2.4. Vision Transformer

The ViT models were implemented using the PyTorch framework and can classify plants at different hierarchical levels, such as genus or species level. In experiment 6, we used around 88K images for 113 genera with an average image count per class of 778. Augmentation techniques, such as Resizing, Color jitter, Gaussian blur, greyscale, Random perspective, Random Rotation, Random Cropping, Sharpness and Grey Scale were used for improving the quality of the training dataset. After augmentation, the Image count has been increased to 300K images. Custom SoftMax balanced loss function with the ability to handle image imbalance issues is used for ViT model training [27]. Pre-trained ViT model trained on the ImageNet database with SoftMax balanced loss function is used for model building. The model is then fine-tuned and trained using the last 4 blocks of the ViT model and two linear layers which have been added at the end of the ViT model. In experiment 7, around 16k images belonging to 53 classes have been picked up for species classification. After applying the augmentation techniques mentioned in Section 2.2, the image count has been increased to 150K. Species classification has been done using the same ViT model architecture used for genera classification with custom SoftMax balanced loss function and is fine-tuned for species classification. Figure 9 shows the ViT architecture for the plant classification task used for this study.

3. Result

3.1. Image pre-processing

The CNN based model for classifying images as near or far achieved a validation accuracy of 90.34% and test accuracy of 83% and overall model performance increased significantly after handling the near/far distribution, as shown in Table 1.

3.2. Experiments using CNNs

In experiment 1, the fine-tuned InceptionV3 network with cross-entropy loss function achieved validation and testing accuracy of 76% and 35% respectively.

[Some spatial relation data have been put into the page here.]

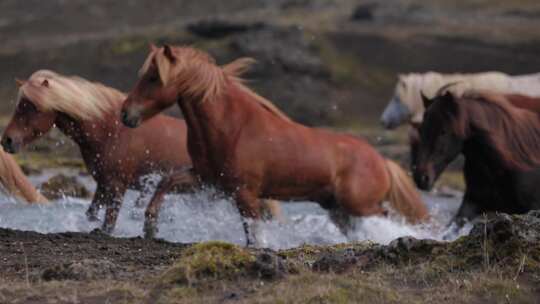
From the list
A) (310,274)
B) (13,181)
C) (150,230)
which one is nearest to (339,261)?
(310,274)

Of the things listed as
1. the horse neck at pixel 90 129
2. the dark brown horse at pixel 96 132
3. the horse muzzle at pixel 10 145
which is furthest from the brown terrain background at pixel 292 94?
the horse neck at pixel 90 129

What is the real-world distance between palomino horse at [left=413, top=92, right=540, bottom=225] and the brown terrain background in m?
2.88

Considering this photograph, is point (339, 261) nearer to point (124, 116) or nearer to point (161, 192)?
point (161, 192)

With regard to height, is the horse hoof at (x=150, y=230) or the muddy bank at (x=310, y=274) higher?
the muddy bank at (x=310, y=274)

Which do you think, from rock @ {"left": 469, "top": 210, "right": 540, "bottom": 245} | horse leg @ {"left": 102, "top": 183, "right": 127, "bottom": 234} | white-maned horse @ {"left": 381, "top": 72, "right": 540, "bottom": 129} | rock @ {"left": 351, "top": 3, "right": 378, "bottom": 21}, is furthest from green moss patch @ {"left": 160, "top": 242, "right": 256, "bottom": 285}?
rock @ {"left": 351, "top": 3, "right": 378, "bottom": 21}

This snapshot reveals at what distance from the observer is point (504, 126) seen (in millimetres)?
10406

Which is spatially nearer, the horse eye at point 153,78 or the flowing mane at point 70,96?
the horse eye at point 153,78

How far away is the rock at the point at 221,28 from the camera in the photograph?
35.0m

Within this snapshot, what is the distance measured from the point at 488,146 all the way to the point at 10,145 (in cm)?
384

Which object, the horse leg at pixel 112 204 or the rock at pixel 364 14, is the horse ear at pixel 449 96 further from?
the rock at pixel 364 14

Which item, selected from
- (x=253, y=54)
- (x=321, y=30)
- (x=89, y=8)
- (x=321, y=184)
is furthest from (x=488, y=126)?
(x=89, y=8)

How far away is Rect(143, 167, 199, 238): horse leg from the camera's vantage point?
390 inches

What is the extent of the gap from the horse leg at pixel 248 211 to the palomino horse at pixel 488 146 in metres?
1.56

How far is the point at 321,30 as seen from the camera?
39.8m
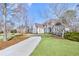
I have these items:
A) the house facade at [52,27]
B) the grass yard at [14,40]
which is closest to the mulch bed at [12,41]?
the grass yard at [14,40]

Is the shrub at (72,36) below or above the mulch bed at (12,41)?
above

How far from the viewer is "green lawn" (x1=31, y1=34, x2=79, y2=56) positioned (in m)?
1.55

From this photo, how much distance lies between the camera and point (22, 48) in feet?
5.14

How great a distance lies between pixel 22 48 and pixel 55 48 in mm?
261

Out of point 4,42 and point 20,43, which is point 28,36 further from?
point 4,42

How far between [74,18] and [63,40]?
0.65 ft

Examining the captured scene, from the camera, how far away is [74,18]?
5.21 feet

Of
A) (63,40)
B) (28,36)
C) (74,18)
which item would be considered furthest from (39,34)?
(74,18)

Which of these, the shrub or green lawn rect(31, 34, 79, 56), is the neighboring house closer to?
green lawn rect(31, 34, 79, 56)

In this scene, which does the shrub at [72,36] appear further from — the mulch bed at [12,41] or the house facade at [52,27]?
the mulch bed at [12,41]

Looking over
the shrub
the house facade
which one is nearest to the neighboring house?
the house facade

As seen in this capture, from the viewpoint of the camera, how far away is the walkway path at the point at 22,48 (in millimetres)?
1549

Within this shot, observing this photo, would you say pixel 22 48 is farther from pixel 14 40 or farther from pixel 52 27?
pixel 52 27

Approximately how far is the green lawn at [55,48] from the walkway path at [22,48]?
0.04 metres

In experiment 2, the pre-trained ResNet50 model on the ImageNet database with a cross-entropy loss function achieved the validation and test accuracy of 58% and 25% respectively. In experiment 3, the fine-tuned ResNet50 model achieved validation and testing accuracy of 68% and 23% respectively. In experiment 4 the fine-tuned ResNet420 model achieved validation and testing accuracy of 83% and 71% respectively. Lastly, in experiment 5, the fine-tuned pre-trained ResNet420 model with a custom balanced loss function achieved validation and testing accuracy of 94% and 84% respectively. A comparison of different experiments and techniques is illustrated in Table 2.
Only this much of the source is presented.